● REQUIRED WORK
Update the items below by replacing every "metal wire" with "steel wire", leaving everything else as it is.

● DATASET EXTRACT
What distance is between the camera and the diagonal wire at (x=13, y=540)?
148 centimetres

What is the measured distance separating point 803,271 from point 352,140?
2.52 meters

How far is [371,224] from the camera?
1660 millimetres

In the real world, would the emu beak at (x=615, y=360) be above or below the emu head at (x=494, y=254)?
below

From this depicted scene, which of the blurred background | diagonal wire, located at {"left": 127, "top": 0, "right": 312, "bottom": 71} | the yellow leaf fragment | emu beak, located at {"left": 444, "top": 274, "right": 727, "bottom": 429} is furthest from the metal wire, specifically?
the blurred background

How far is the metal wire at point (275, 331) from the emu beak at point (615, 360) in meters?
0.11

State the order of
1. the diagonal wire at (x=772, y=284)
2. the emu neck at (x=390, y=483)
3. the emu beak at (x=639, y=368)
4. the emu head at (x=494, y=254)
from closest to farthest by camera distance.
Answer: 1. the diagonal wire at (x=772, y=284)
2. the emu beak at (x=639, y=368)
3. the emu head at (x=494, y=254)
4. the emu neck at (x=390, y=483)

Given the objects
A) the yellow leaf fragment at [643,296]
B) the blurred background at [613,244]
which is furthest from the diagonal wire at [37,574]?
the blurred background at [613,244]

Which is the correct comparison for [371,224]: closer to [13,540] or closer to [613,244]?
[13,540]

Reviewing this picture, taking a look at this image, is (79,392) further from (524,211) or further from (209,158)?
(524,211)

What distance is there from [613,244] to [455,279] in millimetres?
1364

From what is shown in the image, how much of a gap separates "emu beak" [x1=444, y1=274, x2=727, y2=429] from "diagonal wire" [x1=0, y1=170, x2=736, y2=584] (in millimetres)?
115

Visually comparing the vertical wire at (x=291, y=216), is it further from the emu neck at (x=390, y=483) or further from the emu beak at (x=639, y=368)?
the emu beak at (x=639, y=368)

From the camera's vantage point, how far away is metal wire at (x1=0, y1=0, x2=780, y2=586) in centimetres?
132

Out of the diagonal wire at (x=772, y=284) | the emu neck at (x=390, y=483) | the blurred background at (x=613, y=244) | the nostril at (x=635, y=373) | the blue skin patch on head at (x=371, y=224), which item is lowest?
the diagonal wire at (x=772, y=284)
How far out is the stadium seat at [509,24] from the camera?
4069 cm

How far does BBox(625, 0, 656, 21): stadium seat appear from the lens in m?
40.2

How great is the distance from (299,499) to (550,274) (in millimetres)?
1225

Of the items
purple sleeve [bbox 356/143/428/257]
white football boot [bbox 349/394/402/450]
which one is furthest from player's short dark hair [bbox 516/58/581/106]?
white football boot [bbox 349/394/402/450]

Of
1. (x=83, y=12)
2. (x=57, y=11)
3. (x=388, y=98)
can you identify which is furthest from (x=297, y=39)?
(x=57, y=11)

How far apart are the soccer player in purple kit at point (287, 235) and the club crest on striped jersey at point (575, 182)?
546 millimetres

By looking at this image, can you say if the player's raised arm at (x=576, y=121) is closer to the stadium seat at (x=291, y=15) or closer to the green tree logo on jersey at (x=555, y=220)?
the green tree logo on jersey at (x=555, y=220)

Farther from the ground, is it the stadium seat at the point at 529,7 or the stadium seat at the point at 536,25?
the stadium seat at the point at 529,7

● EXPECTED ANSWER
What distance is between the camera and the diagonal wire at (x=13, y=540)?
148 centimetres

What is the measured distance separating point 803,271 from point 352,140?
2.52 meters

How far is [371,224] from the camera?
1660 millimetres

In the real world, would the emu beak at (x=615, y=360) be above or below the emu head at (x=494, y=254)?
below

From this depicted scene, which of the blurred background | diagonal wire, located at {"left": 127, "top": 0, "right": 312, "bottom": 71} | the yellow leaf fragment | emu beak, located at {"left": 444, "top": 274, "right": 727, "bottom": 429} is furthest from the steel wire, specifically?
the blurred background

How far is the steel wire at point (275, 331) from the emu beak at point (615, 360) in meters?
0.11

State the order of
1. the diagonal wire at (x=772, y=284)
2. the emu neck at (x=390, y=483)
3. the emu beak at (x=639, y=368)
4. the emu head at (x=494, y=254)
from closest to farthest by camera distance.
Answer: 1. the diagonal wire at (x=772, y=284)
2. the emu beak at (x=639, y=368)
3. the emu head at (x=494, y=254)
4. the emu neck at (x=390, y=483)

Given the objects
A) the yellow leaf fragment at [643,296]
B) the blurred background at [613,244]
which is furthest from the diagonal wire at [37,574]?
the blurred background at [613,244]

Which is the correct comparison for [371,224]: closer to [13,540] or closer to [613,244]?
[13,540]

Reviewing this picture, taking a look at this image, is (79,392) further from (524,211) or further from (209,158)?
(524,211)

What distance is there from [613,244] to [455,279] in millimetres?
1364

From what is shown in the image, how much of a gap separates "emu beak" [x1=444, y1=274, x2=727, y2=429] from "diagonal wire" [x1=0, y1=170, x2=736, y2=584] (in millimetres)?
115

Visually comparing the vertical wire at (x=291, y=216), is it further from the emu neck at (x=390, y=483) or further from the emu beak at (x=639, y=368)?
the emu beak at (x=639, y=368)

From the camera's vantage point, how far away is steel wire at (x1=0, y1=0, x2=780, y2=586) in centimetres?
132

Out of the diagonal wire at (x=772, y=284) | the emu neck at (x=390, y=483) | the blurred background at (x=613, y=244) | the nostril at (x=635, y=373) | the blue skin patch on head at (x=371, y=224), which item is lowest?
the diagonal wire at (x=772, y=284)
How far out is the stadium seat at [509,24] from the camera?
4069 cm

How far does BBox(625, 0, 656, 21): stadium seat appear from the lens in m?
40.2

How great is the distance from (299,499) to (550,274) (in millimetres)?
1225

Of the items
purple sleeve [bbox 356/143/428/257]
white football boot [bbox 349/394/402/450]
which one is furthest from player's short dark hair [bbox 516/58/581/106]?
white football boot [bbox 349/394/402/450]

Of
1. (x=83, y=12)
2. (x=57, y=11)
3. (x=388, y=98)
can you identify which is furthest from (x=297, y=39)?
(x=57, y=11)

How far apart are the soccer player in purple kit at point (287, 235) and the club crest on striped jersey at point (575, 182)?
546 millimetres

By looking at this image, can you say if the player's raised arm at (x=576, y=121) is closer to the stadium seat at (x=291, y=15) or closer to the green tree logo on jersey at (x=555, y=220)?
the green tree logo on jersey at (x=555, y=220)

Farther from the ground, is it the stadium seat at the point at 529,7 or the stadium seat at the point at 536,25?
the stadium seat at the point at 529,7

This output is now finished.